Is this Reserve Fund Study flawed or biased in favour of the developer? (Shared facilities, 50/50 cost split, generator 100% allocated to condo)
I am a unit owner in a new condominium building (completed 2024) in Ottawa, Ontario. We have a Shared Facilities Agreement (SFA) with the developer (Claridge Homes, through “C‑Albert”), who also owns an adjacent larger rental/retail building. The SFA says many mechanical and structural elements are shared 50/50 (e.g., generator, hydro vault, storm cistern, fire pump, water entry rooms, etc.). The developer owns 100% of those assets; the condo only has a right to use them.
Our condominium corporation hired Keller Engineering to prepare a Class 1 Reserve Fund Study (RFS). The RFS is now being used to set our reserve fund contributions (approx. $430k/year). I have noticed what appear to be serious errors. I would like professional engineers (especially those with experience in reserve fund studies or shared facilities agreements) to review the facts below and tell me: Is this report professionally deficient, and does it appear biased in favour of the developer?
Key facts from the Shared Facilities Agreement (SFA)
- The SFA explicitly lists Schedule “C” shared facilities, with ownership “C‑ALBERT” and benefit to the condo.
- 50/50 cost split for operation, maintenance, repair, and replacement of all shared facilities (Section 3.02).
- Shared facilities include, among others:
- Shared generator (item 23)
- Shared hydro vault (item 24)
- Storm cistern (items 6, 52, 14, 6)
- Fire pump room (items 14, P114)
- Water entry room (items 15, P115, 38)
- Grease interceptor (items 16, P116, 21, P121)
- Glycol/heating room (items 22, P122)
- 2nd floor terrace finishes (items 27, 28)
What Keller Engineering’s RFS did
- The RFS contains a table of “Shared Facilities Agreement” (page 9) that lists only 7 items, omitting most of the above.
- The generator is explicitly shared under the SFA, yet the RFS (page 63) describes the “Natural Gas Fueled Generator 600V, 300kW” located in the developer’s building (Claridge Sky 10th Floor) and schedules its full replacement cost of $560,000 as 100% payable by the condominium in 2053/54. No mention of the 50/50 split.
- Many other shared elements (hydro vault, cisterns, mechanical rooms) are treated in the RFS as 100% condo expenses, without any cost sharing.
- The RFS states: “The current agreement does not clearly identify all shared elements” – but the SFA actually does identify them clearly in Schedule “C”. The RFS appears not to have properly reviewed or interpreted the SFA.
Why this matters
- The condominium’s reserve fund contributions are being calculated based on a flawed expenditure forecast. If the RFS is wrong, owners will either over‑pay (by paying for assets we don’t own) or under‑pay (by not saving enough for future shared costs). In this case, the RFS understates the developer’s liability and overstates the condo’s liability.
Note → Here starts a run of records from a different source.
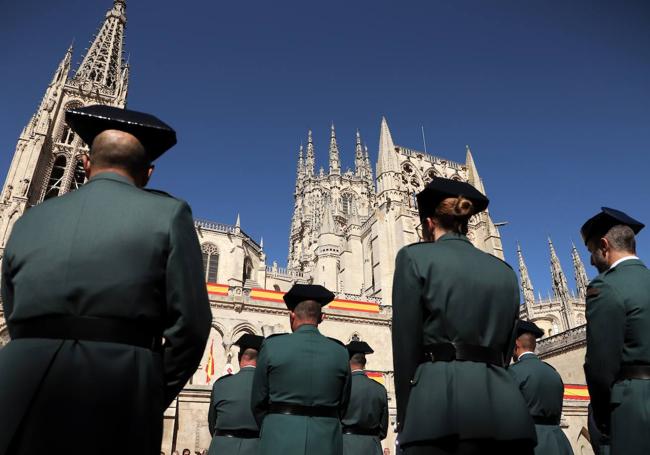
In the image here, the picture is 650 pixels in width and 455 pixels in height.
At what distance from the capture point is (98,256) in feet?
7.19

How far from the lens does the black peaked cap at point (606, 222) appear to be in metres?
3.59

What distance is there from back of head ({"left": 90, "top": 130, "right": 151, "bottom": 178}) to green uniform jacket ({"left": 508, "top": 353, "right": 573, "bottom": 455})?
16.4 feet

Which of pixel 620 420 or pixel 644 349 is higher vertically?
pixel 644 349

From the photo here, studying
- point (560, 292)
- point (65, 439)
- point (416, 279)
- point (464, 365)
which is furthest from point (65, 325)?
point (560, 292)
- The generator error alone is a $560,000 cost that at a minimum would be split (280,000 each). The total cumulative effect over 30 years likely exceeds $2‑3 million.
- The developer (C‑Albert) is a large, sophisticated entity. The RFS was commissioned by the condo board, but the developer may have had input or influence. The result strongly favours the developer.
My questions
- Is it standard practice for a reserve fund study to ignore explicit shared‑facility agreements and allocate 100% of major shared assets to one party?
- Would you consider this a professional error, negligence, or possible bias/collusion?
- What would you recommend the condominium do next? (e.g., demand a revised study, file a complaint with Professional Engineers Ontario, seek a legal oppression remedy under the Condominium Act?)
I have PDF copies of the Shared Facilities Agreement and the Keller Engineering Reserve Fund Study uploaded here, for those who are interested in looking into this further:
https://archive.org/details/ocscc-1106-shared-facilities-agreement-feb-2024
Thank you for your attention on this matter!